── Text shown

Screaming matches are not interviews

A memo to Jean-Luc Mongrain:

Acting like Bill O’Reilly doesn’t make you a better interviewer. When you invite a leader of the student protest movement on your show and yell at him like a madman, it doesn’t make people agree with your position more. In fact, people already agree with your position that protesters provoke police and that the tuition hikes are modest and don’t necessitate this kind of response.

So why are you yelling like a baby who thinks nobody is listening to him? You invited the guy on your show to speak his mind. At least let him speak.

Mongrain Clenche Porte Parole Etudiant 50 Dollar
Uploaded by mediawatchqc

UPDATE (Nov. 19): Mongrain’s contract expires next spring, and he doesn’t seem worried about his future.

UPDATE (Nov. 20): via Patrick Lagacé comes this example of classic Mongrain:

4 thoughts on “Screaming matches are not interviews

  1. DAVE ID

    MMmmmm what people? The sheep who listen to idiots like Mongrain? I don’t agree. I was a student who is still paying for his studies. 50$ may not sound like much but add to everything else that keeps going up and it begins to make it impossible to go to school. 5 years after graduation I felt guilty about going to the movies on cheap night. That’s how much in debt I was. Maybe you were in cushy pampers all your life, but to some ie a lot of people, 50 bucks is enough to break someone. Straw, camel, back.

────

What to do
1 > Do these statements agree with the Mongrain post? Answer yes or no for each, and quote the words from the post that decide it.
(a) The memo says people already agree that protesters provoke police.
(b) The November 19 update says Mongrain's contract expires next fall.
(c) The commenter says he has finished paying for his studies.
2 > Quote the Mongrain post from the words "Acting like Bill" through the words "let him speak.".
3 > Continue the Mongrain post after its last sentence.

── Given information

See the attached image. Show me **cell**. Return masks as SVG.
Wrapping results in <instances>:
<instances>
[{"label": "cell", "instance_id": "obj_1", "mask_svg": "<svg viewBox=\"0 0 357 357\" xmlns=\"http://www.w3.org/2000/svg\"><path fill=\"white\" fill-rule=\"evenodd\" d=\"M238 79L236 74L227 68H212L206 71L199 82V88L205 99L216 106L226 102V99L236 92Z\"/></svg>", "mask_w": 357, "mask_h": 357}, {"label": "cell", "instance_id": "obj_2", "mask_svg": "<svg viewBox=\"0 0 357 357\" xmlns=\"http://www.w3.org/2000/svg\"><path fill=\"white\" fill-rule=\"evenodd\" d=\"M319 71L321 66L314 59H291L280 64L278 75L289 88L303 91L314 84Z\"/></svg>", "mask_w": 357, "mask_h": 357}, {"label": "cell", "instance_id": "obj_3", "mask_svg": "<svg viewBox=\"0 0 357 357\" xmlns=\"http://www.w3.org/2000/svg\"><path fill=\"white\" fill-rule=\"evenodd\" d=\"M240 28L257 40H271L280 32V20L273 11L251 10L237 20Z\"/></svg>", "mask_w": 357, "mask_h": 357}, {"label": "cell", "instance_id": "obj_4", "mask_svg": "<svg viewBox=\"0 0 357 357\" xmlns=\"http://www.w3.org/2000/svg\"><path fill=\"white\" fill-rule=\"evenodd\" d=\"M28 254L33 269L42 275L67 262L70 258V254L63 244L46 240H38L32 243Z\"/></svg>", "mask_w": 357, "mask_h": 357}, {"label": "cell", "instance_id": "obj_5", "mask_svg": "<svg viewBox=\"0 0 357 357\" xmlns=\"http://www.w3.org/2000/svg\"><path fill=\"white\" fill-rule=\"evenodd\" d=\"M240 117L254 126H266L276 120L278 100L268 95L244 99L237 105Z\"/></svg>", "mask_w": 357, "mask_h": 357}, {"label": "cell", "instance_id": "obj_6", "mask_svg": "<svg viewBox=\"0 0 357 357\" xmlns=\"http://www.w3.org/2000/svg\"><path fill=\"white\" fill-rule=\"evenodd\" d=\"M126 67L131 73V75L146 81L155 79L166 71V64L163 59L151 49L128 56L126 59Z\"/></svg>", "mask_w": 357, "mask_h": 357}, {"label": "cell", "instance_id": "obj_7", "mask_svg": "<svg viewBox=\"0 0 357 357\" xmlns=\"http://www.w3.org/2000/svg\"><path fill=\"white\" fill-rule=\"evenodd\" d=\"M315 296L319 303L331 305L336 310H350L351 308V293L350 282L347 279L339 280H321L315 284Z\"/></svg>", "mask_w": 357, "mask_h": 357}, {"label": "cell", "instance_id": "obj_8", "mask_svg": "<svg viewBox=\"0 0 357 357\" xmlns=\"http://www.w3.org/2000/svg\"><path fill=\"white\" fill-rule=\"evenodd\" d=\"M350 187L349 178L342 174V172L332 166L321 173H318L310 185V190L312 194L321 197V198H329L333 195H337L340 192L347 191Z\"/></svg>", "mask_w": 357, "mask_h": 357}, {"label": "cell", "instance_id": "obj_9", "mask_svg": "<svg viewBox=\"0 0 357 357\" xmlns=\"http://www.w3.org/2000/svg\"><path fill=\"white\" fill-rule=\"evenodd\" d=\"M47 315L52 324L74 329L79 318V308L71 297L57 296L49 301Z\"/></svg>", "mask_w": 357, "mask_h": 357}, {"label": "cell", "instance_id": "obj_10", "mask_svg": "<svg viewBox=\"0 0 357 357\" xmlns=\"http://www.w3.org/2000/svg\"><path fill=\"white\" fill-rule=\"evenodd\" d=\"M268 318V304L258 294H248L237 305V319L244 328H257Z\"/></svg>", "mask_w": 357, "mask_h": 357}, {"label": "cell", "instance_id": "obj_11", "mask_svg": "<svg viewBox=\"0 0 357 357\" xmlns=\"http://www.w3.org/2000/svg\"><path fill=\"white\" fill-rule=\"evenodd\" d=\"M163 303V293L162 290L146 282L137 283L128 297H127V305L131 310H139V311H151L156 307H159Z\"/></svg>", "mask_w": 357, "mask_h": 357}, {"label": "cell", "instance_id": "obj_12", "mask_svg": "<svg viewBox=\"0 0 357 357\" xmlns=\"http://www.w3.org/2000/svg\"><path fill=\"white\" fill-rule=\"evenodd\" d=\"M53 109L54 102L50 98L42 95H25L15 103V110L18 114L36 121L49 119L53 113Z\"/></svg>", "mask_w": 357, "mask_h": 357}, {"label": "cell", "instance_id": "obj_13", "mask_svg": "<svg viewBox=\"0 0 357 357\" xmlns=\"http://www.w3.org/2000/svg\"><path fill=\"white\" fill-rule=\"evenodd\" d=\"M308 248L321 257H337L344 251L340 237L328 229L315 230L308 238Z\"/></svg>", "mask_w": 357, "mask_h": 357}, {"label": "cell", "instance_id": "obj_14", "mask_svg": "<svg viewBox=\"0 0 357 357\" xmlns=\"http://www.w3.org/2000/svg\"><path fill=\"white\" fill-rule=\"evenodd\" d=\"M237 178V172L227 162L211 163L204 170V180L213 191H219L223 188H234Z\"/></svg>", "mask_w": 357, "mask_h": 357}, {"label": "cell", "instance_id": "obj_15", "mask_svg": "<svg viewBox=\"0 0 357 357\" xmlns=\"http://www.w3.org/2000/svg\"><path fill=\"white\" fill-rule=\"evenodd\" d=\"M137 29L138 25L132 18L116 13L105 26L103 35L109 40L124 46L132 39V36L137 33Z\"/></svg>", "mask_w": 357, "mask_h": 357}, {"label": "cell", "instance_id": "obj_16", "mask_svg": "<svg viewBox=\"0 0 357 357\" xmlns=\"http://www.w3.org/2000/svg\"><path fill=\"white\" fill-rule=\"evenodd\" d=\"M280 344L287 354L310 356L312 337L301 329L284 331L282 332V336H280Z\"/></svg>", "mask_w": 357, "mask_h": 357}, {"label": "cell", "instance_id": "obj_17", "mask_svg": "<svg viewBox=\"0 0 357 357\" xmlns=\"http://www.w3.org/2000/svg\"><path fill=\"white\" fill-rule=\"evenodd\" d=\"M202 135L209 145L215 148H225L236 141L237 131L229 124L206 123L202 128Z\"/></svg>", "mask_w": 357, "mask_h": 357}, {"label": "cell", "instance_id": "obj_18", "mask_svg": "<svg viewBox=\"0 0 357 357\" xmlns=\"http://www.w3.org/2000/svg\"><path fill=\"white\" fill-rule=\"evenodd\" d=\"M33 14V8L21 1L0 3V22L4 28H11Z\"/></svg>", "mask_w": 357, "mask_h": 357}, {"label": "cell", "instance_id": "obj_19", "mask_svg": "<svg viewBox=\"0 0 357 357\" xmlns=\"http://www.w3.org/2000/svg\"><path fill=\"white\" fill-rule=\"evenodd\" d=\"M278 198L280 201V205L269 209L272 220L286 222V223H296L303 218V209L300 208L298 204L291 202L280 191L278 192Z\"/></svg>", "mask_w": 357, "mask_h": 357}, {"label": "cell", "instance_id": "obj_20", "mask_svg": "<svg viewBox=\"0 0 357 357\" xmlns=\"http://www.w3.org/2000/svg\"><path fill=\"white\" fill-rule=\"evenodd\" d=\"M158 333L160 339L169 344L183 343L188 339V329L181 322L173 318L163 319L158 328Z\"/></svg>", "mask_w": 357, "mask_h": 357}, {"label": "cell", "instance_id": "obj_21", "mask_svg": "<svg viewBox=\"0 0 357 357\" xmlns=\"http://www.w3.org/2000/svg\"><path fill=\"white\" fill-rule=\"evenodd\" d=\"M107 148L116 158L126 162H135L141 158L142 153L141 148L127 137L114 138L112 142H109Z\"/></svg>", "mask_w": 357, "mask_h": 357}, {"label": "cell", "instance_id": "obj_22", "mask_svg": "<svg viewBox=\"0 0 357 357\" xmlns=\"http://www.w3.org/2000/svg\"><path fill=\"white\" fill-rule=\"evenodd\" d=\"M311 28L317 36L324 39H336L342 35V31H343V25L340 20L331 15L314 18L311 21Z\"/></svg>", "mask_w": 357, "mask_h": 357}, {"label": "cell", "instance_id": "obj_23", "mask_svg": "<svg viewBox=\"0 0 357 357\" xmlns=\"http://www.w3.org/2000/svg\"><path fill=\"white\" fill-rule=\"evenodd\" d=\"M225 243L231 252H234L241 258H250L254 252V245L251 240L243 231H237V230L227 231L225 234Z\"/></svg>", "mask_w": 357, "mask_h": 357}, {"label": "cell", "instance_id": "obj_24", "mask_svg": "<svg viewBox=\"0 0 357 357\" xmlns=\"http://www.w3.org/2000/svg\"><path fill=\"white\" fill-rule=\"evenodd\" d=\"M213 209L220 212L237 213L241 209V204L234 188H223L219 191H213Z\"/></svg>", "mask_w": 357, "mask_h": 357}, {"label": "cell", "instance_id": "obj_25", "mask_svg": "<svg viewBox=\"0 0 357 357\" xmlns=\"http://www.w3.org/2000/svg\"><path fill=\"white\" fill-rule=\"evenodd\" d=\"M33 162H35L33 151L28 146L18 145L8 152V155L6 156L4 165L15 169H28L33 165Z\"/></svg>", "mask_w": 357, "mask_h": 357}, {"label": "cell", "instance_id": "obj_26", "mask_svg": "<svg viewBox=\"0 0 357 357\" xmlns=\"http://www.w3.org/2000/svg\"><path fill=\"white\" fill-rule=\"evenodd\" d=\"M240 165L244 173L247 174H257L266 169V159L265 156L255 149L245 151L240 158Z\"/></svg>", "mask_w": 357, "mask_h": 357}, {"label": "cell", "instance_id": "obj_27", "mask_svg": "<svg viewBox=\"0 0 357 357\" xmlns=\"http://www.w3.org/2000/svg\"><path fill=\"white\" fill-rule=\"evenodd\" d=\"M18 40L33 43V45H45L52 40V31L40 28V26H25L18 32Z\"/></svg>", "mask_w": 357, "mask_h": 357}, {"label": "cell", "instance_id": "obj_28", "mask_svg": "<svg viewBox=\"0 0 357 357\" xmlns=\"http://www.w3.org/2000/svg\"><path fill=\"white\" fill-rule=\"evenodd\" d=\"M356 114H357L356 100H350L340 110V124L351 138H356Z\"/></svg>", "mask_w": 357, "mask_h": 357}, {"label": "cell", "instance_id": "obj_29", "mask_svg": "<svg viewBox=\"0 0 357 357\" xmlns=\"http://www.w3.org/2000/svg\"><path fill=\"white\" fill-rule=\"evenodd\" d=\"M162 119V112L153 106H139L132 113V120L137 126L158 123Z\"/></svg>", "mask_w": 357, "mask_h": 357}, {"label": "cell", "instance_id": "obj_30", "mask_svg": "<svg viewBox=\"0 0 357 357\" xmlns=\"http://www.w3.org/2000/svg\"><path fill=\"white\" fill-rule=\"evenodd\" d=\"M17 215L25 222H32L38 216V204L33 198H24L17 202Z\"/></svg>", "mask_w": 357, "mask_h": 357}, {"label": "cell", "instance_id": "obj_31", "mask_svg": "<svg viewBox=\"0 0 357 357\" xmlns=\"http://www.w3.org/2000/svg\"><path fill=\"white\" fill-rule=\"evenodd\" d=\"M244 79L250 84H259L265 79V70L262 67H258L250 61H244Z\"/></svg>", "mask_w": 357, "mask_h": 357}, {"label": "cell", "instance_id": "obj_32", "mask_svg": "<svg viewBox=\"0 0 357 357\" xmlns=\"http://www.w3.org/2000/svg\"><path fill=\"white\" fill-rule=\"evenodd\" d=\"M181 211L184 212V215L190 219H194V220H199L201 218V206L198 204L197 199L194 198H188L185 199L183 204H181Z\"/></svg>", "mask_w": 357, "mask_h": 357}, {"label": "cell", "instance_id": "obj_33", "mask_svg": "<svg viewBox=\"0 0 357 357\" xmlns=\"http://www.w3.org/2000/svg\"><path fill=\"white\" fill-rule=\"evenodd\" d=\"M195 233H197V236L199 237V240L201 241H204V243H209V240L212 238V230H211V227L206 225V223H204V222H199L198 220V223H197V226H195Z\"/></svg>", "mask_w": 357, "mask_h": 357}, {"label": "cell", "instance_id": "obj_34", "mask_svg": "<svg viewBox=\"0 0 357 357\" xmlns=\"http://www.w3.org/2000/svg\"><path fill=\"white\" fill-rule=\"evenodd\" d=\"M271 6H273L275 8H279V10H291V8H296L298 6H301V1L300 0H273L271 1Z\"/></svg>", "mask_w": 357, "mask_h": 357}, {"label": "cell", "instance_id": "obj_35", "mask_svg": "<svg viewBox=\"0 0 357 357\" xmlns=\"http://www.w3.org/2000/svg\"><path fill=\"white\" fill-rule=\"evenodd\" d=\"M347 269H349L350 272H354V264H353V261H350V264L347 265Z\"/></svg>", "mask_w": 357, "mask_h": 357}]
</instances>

────

Results for the exercise
1 >
(a) Yes: "people already agree with your position that protesters provoke police"
(b) No: "Mongrain’s contract expires next spring"
(c) No: "I was a student who is still paying for his studies."

2 >
Acting like Bill O’Reilly doesn’t make you a better interviewer. When you invite a leader of the student protest movement on your show and yell at him like a madman, it doesn’t make people agree with your position more. In fact, people already agree with your position that protesters provoke police and that the tuition hikes are modest and don’t necessitate this kind of response.

So why are you yelling like a baby who thinks nobody is listening to him? You invited the guy on your show to speak his mind. At least let him speak.

3 >
  2. DAVE ID

    Yeah overwhelming public opinion is always against anything that digs in their collective pockets without ever really thinking about it. They don’t want to pay taxes but they still want universal health care that works and fail to see the correlation. Please forgive my poor opinion of the general public at times and I apologize if I implied you were one of them.

    Mongrain is such a dick.

  3. Tim

    Without wanting to necessarily reopen an old argument (beat dead horses much, do I?), I always found it bizarre that student union/associations protest against government decisions as though it were the government’s choice. The problem is that the government, at least in this instance, is faithfully representing a majority opinion and, in this instance, it’s a societal choice not to better fund higher education.

    If half the energy (and student money! Because student unions also reach into students’ pocket books) used to plan and execute these protests was spent on actually trying to convincingly present and argue their case to the public, that would exact twice the pressure on government.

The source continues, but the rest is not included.